Evolution and humans: all over Africa (Evolution)

by dhw, Tuesday, October 24, 2017, 11:59 (2338 days ago) @ David Turell

DAVID: Adaptation does not provide the long term planning of full speciation.

dhw: I dispute your assumption that speciation requires long term planning. You have ignored the rest of my paragraph in which I accept that there is no evidence that the inventive mechanism can extend its range to speciation. That is why it is a hypothesis, just like that of an unknown being preprogramming or dabbling every single innovation, lifestyle and natural wonder.

DAVID: Using the whale series, it is obvious lots of planning is required.

There is nothing “obvious” about an unknown being who 3.8 billion years ago provided the first living cells with plans for eight stages of whale, or who alternatively dabbled eight times to “plan” different stages of whale before and after they entered the water.

DAVID: God does what He prefers to do. I accept that. My problem is the whales which I view from a human standpoint. In that view, it seems a lot of extra effort to arrange for ocean balance of nature, but I fully believe it was easy for God. So be it. God's logic is not ours.

(Collected data entries)
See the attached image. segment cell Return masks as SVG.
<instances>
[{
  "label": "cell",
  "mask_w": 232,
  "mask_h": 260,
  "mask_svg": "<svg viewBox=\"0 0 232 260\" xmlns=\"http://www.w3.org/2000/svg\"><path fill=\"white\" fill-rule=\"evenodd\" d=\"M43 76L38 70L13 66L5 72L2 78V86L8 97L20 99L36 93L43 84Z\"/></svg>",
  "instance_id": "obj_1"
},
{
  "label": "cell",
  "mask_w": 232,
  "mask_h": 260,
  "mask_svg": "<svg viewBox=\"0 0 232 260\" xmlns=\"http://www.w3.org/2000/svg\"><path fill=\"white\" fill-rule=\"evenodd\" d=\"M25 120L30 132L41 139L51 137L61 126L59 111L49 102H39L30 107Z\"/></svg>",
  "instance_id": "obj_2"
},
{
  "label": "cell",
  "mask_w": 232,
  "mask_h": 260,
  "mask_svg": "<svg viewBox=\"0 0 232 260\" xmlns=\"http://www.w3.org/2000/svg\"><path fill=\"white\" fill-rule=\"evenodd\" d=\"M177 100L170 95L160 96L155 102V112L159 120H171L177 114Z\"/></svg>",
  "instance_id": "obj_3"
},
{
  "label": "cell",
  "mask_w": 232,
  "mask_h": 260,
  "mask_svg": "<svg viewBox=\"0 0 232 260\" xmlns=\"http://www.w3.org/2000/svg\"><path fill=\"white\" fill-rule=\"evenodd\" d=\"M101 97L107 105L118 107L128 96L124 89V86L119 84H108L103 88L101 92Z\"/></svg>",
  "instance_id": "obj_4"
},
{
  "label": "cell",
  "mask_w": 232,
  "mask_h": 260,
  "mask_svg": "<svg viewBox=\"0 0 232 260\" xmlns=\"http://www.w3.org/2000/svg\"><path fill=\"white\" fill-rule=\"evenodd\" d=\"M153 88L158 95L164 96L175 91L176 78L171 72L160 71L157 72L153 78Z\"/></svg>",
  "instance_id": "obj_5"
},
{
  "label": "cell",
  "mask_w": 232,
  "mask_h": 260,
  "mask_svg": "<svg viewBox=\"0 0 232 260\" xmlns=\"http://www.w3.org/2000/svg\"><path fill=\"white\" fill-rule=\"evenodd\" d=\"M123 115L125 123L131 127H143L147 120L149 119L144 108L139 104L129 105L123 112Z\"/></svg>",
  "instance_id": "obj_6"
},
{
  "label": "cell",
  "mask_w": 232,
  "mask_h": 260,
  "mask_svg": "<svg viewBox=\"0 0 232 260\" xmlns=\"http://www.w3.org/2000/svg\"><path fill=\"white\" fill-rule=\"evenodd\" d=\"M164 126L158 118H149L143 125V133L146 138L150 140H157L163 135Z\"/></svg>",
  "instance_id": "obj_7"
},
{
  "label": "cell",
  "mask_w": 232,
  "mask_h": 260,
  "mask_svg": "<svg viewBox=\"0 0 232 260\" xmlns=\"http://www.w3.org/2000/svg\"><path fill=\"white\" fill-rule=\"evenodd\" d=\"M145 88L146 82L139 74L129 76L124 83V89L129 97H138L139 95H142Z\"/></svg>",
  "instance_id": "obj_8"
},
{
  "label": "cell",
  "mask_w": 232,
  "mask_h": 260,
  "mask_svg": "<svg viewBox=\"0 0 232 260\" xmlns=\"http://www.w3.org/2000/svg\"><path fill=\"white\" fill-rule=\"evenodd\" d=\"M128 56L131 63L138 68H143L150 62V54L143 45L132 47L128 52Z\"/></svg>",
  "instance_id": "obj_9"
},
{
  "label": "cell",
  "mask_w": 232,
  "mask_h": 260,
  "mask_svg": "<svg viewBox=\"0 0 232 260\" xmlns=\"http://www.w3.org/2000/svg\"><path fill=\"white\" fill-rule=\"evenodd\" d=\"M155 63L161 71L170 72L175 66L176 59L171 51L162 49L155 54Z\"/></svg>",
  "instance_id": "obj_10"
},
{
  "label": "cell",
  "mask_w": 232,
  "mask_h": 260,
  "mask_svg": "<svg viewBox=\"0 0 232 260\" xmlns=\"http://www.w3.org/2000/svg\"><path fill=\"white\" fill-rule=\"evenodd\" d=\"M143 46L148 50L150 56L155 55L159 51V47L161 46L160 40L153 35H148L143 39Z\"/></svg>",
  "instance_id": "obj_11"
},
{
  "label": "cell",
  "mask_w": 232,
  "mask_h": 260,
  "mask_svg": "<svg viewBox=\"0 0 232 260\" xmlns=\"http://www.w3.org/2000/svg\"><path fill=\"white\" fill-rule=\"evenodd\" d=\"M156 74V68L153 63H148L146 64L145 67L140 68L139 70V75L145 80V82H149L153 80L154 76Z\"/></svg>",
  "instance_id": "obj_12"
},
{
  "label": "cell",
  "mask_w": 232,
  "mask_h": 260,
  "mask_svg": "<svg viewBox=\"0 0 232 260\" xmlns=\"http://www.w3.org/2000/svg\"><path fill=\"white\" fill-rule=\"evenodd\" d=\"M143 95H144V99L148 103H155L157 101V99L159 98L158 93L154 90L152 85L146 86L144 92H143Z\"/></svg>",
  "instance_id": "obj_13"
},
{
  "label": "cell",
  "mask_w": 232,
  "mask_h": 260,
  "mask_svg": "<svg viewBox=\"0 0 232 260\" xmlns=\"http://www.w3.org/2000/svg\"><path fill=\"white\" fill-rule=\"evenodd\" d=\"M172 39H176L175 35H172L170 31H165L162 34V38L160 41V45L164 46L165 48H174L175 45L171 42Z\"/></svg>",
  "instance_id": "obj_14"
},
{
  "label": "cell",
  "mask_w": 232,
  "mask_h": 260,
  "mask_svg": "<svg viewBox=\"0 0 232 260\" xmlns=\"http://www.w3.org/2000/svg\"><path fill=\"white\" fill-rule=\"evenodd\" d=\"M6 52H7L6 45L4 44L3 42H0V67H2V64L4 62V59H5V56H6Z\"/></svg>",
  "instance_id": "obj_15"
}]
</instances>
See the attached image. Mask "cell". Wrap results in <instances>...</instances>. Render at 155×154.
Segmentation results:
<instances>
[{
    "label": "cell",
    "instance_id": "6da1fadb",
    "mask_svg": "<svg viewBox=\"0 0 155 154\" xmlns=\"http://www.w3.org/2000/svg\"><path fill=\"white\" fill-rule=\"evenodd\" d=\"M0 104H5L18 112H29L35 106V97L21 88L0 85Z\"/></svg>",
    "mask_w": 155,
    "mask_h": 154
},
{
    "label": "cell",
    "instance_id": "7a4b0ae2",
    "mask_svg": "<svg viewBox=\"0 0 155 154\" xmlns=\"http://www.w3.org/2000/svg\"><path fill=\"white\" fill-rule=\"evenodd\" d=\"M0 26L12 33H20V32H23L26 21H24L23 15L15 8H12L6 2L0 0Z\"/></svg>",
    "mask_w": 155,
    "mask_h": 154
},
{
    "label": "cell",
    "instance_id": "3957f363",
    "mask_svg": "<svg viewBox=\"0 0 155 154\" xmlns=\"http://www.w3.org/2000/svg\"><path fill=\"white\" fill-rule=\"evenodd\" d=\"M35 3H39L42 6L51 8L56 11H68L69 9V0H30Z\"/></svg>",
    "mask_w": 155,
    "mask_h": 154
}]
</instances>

What the task asks – In the evolution discussion above, rewrite the paragraph beginning "dhw: I dispute your assumption" in fewer words, keeping its main points.

Output of the exercise – dhw: I reject the assumption that speciation needs long term planning. You ignored my admission that there is no evidence the inventive mechanism can extend to speciation. That is why it is a hypothesis, as is the idea of an unknown being preprogramming or dabbling every innovation, lifestyle and natural wonder.